**ACTIVITY**
Go through the data below and report how many lines contain "width"; the reply holds only that number.
____ AVAILABLE RECORDS
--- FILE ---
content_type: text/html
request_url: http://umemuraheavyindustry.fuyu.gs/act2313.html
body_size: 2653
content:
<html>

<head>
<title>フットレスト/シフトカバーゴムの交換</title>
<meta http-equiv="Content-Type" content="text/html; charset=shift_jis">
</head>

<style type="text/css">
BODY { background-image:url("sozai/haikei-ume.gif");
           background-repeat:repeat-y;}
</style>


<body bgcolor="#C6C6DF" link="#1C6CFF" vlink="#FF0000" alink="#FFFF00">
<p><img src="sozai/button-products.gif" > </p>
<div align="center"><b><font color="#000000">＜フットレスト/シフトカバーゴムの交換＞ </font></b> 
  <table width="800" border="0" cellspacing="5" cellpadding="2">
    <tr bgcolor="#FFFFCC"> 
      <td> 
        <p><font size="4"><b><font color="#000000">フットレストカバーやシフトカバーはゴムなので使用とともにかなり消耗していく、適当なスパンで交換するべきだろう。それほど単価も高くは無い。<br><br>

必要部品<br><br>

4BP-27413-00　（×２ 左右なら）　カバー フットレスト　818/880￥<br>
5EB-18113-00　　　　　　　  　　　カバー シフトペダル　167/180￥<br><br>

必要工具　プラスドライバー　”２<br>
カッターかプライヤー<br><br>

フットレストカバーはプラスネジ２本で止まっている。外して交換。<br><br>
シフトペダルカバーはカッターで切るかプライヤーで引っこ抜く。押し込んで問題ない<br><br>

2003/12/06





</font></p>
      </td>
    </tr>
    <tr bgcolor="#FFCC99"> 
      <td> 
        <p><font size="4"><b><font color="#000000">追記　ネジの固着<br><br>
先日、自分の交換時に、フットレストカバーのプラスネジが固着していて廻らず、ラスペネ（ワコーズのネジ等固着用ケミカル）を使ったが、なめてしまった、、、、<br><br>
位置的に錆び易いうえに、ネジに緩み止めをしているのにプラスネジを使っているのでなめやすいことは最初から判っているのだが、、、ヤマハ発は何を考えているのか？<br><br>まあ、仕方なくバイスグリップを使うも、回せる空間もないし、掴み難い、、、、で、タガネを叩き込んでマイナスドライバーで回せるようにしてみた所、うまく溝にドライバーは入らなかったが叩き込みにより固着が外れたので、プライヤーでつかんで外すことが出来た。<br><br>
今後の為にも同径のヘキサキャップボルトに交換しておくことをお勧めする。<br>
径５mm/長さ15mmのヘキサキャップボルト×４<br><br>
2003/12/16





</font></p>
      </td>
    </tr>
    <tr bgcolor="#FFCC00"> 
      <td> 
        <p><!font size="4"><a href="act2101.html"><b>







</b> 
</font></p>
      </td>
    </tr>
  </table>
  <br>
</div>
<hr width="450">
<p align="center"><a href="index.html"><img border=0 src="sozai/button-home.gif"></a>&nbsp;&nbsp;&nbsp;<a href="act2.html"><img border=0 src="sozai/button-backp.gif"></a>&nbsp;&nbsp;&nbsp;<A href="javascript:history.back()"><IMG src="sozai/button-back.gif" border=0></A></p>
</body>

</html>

________
**WORKED SOLUTION**
2